O preço dos combustíveis subiu em outubro e pressionou o Índice de Preços ao Consumidor Amplo (IPCA), considerado a inflação oficial do país. A taxa voltou a ganhar força e ficou em 0,26% em outubro, depois de chegar a 0,08%, em setembro.

Apesar da aceleração, o índice de outubro é o menor índice para o mês desde 2000, quando chegou a 0,14%. Os números foram divulgados nesta terça-feira (9) pelo Instituto Brasileiro de Geografia e Estatística (IBGE). Em outubro, na análise dos grupos de gastos, o que mais puxou o aumento geral de preços foi o de transportes. Em setembro, o grupo havia registrado queda de preços de 0,10% e, no mês seguinte, teve forte aumento de 0,75%.
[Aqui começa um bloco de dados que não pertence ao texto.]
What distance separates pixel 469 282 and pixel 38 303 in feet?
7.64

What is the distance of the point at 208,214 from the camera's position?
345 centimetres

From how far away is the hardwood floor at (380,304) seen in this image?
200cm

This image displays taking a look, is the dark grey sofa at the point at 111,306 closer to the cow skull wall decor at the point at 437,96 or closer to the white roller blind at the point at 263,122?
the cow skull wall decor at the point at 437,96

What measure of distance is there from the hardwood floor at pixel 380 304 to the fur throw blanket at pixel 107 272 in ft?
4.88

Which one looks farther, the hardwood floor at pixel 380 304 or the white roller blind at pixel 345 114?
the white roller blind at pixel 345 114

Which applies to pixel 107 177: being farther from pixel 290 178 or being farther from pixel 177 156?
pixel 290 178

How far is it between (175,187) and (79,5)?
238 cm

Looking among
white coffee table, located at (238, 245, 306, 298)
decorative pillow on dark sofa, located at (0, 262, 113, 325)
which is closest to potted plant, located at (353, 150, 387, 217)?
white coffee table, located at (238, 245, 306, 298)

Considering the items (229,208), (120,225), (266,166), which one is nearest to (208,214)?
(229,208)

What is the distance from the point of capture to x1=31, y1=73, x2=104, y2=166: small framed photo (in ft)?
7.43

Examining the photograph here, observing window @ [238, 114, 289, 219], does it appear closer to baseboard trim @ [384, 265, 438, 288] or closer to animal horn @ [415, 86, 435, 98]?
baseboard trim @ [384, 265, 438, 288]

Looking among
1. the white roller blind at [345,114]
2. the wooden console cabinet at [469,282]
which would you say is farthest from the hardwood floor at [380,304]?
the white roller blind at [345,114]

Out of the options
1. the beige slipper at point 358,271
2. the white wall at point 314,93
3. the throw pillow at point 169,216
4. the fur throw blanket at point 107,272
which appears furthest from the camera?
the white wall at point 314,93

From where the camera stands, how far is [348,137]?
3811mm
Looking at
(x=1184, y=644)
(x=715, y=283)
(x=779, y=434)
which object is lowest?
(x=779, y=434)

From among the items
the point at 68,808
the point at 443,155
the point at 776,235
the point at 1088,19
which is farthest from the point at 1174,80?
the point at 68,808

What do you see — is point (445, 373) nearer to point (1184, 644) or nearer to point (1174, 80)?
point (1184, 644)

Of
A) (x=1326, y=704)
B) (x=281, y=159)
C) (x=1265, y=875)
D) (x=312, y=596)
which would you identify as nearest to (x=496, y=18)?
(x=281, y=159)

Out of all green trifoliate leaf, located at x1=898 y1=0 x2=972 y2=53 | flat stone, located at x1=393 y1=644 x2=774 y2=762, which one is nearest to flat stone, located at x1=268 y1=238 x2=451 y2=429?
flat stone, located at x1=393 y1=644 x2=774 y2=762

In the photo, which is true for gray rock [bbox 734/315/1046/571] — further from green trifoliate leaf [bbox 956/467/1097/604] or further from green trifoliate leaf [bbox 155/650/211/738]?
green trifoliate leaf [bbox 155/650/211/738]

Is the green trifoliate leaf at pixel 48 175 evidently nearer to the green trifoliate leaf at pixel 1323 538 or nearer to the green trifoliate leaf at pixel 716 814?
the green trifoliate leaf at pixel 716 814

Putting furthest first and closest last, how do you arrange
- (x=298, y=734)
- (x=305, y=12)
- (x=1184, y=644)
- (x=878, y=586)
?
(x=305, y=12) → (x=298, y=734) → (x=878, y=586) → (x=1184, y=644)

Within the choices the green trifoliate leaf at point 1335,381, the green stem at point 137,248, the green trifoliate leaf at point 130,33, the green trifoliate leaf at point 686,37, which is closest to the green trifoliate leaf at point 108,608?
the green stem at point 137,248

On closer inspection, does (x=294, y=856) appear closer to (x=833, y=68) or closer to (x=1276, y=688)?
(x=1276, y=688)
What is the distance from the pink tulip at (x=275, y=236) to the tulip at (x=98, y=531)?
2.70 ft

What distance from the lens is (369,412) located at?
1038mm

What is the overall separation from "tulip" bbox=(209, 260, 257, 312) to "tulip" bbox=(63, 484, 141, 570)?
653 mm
O preço do litro do etanol subiu 6,09% e acabou puxando o da gasolina, que ficou 1,22% mais cara, contrariando a redução no valor do combustível autorizado pela Petrobras. As passagens aéreas também passaram a custar mais, registrando alta acima de 10%.

Também pressionaram os alimentos e bebidas (de -0,29% para -0,05%), sob influência do leite longa vida (-10,68%), e os artigos de residência (de -0,23% para -0,13%). Os dois continuam mostrando deflação de preços, mas em ritmo menor.

Outros tipos de gastos também tiveram alta menor de preços: os relativos a despesas pessoais (de 0,10% para 0,01%); a educação (de 0,18% para 0,02%) e a comunicação (de 0,18% para 0,07%). Por outro lado, avançaram os preços de vestuário (de 0,43% para 0,45%) e saúde e cuidados pessoais (de 0,33% para 0,43%).

No ano, o IPCA acumula alta de 5,78%, abaixo dos 8,52% registrado no mesmo período de 2015. Em 12 meses, a taxa também perdeu força, ao atingir 7,87%, abaixo dos 8,48% relativos aos 12 meses imediatamente anteriores.

“O esperado esfriamento de preços em 2016 esbarrou nas elevadas variações dos preços dos alimentos ao longo do ano: resquício do choque cambial do ano passado, dos efeitos climáticos adversos e de problemas de safra. Contudo, a reversão recente sobre itens específicos, como feijões e leite, leva a crer em uma reversão mais célere do choque recente”, diz a consultoria Rosenberg Associados.